Compito 1:
Rispondi a queste domande sul brano dedicato alla Sinfonia in Re minore di Schumann:
(a) Quale titolo pensò di introdurre Schumann al tempo della revisione?
(b) Quale compositore ritenne necessario intervenire sull'orchestrazione?
(c) Quali strumenti espongono la frase tematica nell'Introduzione?
Compito 2: Prosegui il brano sulla Sinfonia in Re minore di Schumann, partendo subito dopo la sua ultima frase.

Brano da leggere:
= = =

Delle quattro, la Sinfonia in Re minore è senza dubbio la più sperimentale e ai nostri occhi moderna.
Sul frontespizio della partitura Schumann indicò che il lavoro consisteva di Introduzione, Allegro, Romanza, Scherzo e Finale “in un solo movimento”; al tempo della revisione, in parte correggendosi, pensò di introdurre il titolo “Fantasia sinfonica”, che gli sembrava più adatto a un’opera tutta contesta di legami tematici tra un movimento e l’altro e senza interruzione fra gli stessi: un po’ come aveva fatto Mendelssohn nella sua Sinfonia n. 3 “Scozzese” (1842).

Robert Schumann

Per il resto la revisione si appuntò soprattutto sulla strumentazione, rinvigorendola e, secondo alcuni, appesantendola. Le presunte inefficienze e debolezze di Schumann come orchestratore furono denunciate dalla critica già lui vivente (e non solo dalla critica: l’ammiratore Brahms ne condivideva molte riserve, e Mahler ritenne addirittura necessario intervenire sull’orchestrazione); oggi ci paiono non soltanto tratti idiomatici del linguaggio schumanniano ma anche una conquista che avrebbe lasciato un’impronta: nella Quarta, soprattutto nella concezione della prima versione originale.

1. Moderatamente lento, Vivace

L’intero primo movimento si basa sullo sviluppo di una frase tematica esposta nell’Introduzione (Moderatamente lento) da violini secondi, viole e fagotti su un pedale sospeso di dominante e poi estesa a tutta l’orchestra con densità
polifonica. E’ una frase aperta e distesa, che procede per gradi congiunti con pensosa gravità, impennandosi poi nei primi violini in un inciso più mosso, che attraverso uno “stringendo” conduce direttamente al tempo Vivace: è questo inciso (quartine di semicrome alternativamente staccate e legate) a costituire il materiale tematico di tutto il movimento. Più che di un tema nel senso classico, si tratta di una figura aperta, slanciata e piena di energia, resa ancora più dinamica dalle sincopi e suscettibile di continue, minute variazioni. Essa occupa tutta l’esposizione.

= = =

Dati forniti:
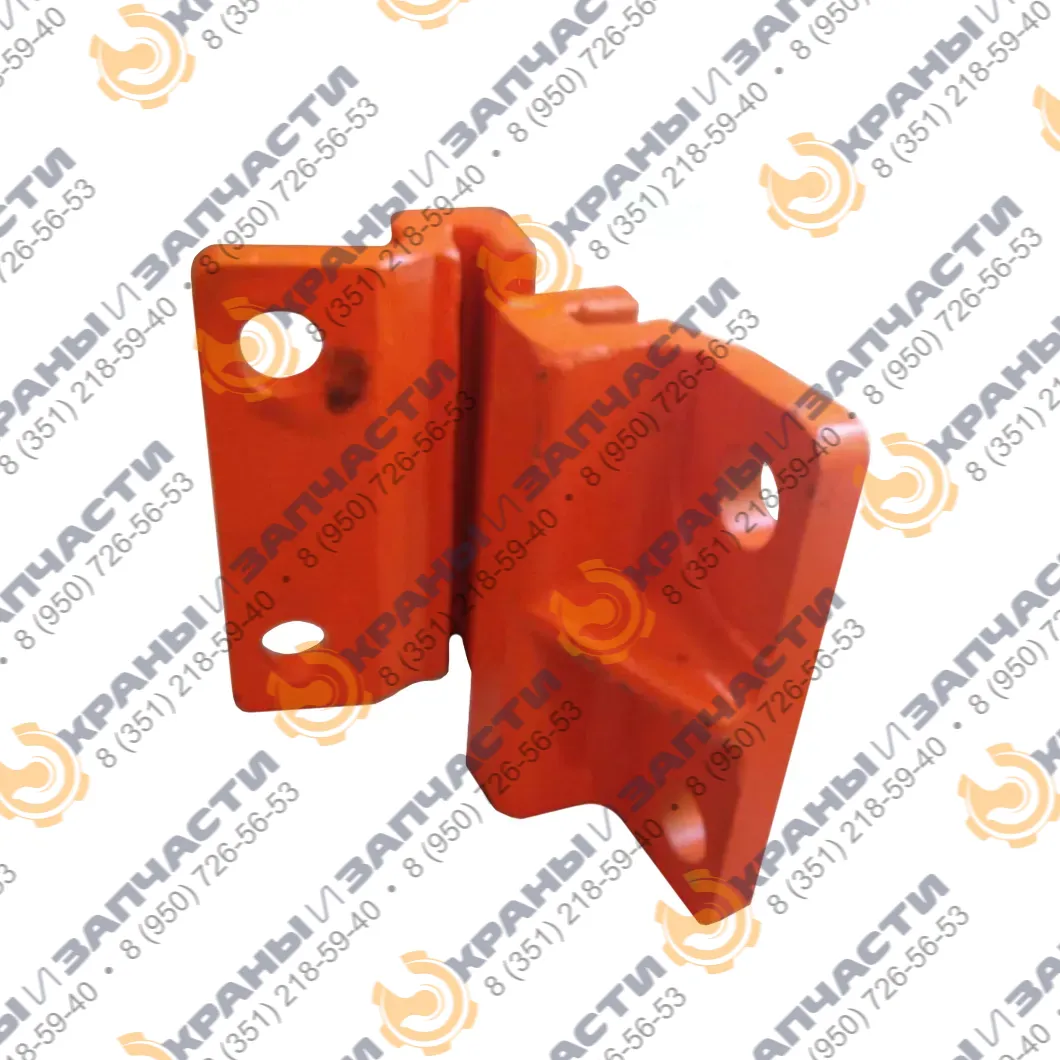 Захват правый СП75-00.00.25С, СП75-00.00.25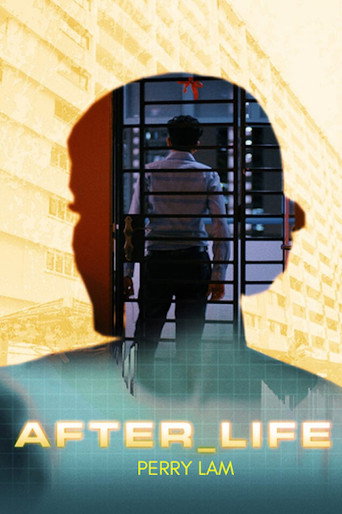 After_Life movie poster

= = =

Risposta 1:
(a) "Fantasia sinfonica".
(b) Mahler.
(c) Violini secondi, viole e fagotti.

Risposta 2:
Nello sviluppo, che presenta accenni di trattamento fugato, le viene contrapposta una linea melodica di marcata contabilità e dolcezza, che attenua ma non interrompe la foga di una corsa che sembra, nel suo anelito, non doversi fermare mai.

2. Romanza: Moderatamente lento

E invece il discorso si sospende e, come voltando pagina, conduce direttamente in tutt’altro clima espressivo. La parentesi lirica della Romanza è l’altra faccia del mondo poetico di Schumann: quella intima, delicata, tenue. L’oboe raddoppiato dai violoncelli intona in La minore una melodia malinconica, quasi trasognata, che viene richiamata alla realtà da una ripresa variata del tema dell’Introduzione (archi). Poi si dispiega in Re maggiore una arabescata melopea in terzine del violino solo, d’infinita dolcezza, che dona luce e consolazione. La ripresa del tema in minore dell’oboe chiude nostalgicamente la breve ma intensa pagina.

3. Scherzo (Vivace), Trio

E la corsa riprende, ancora più fremente, nello Scherzo, squassata dalle ondate degli archi su interiezioni “sforzate” dei fiati. Anche qui il legame tematico con il primo movimento è evidente: Schumann lavora circolarmente su un materiale monotematico, mostrandocene le metamorfosi e trasformandone il carattere timbrico e ritmico.

Guido Cantelli

Nel Trio ritorna la figura arabescata della Romanza, ora però integrata nella nuova scrittura orchestrale e armonica (da Re minore a Si bemolle maggiore). Si ripete lo Scherzo, poi nuovamente il Trio. A questo punto, quando ci si aspetterebbe la definitiva ripresa dello Scherzo secondo la consueta formula A – B – A – B – A, ecco la sorpresa…

4. Lento, Vivace, Più presto

In “pianissimo”, su atmosfere brumose, tremolanti, sospeso sulla dominante e carico di presagi, attacca in modo inatteso un Lento nel quale la nota figura in semicrome dei violini primi, leggera come un soffio, è violentemente contrastata da drammatici appelli di corni, trombe e tromboni, in “crescendo” e “stringendo”. Questa nuova “Introduzione”, che riafferma il tratto ciclico della Sinfonia, immette senza soluzione di continuità nel veemente e decisamente liberatorio tripudio del Finale, sempre più incalzante, da ultimo quasi colmo d’ebbrezza..
L’analogia con il passo corrispondente del Finale della Quinta Sinfonia di Beethoven non può sfuggire. Non vi è però più niente di eroico e di fatale in questo rispecchiamento formale: la luce che squarcia di colpo le nebbie di un paesaggio ossianico, che è anche un paesaggio-simbolo dell’anima romantica, non scandisce il battere di un destino, addita una meta lontana, all’infinito.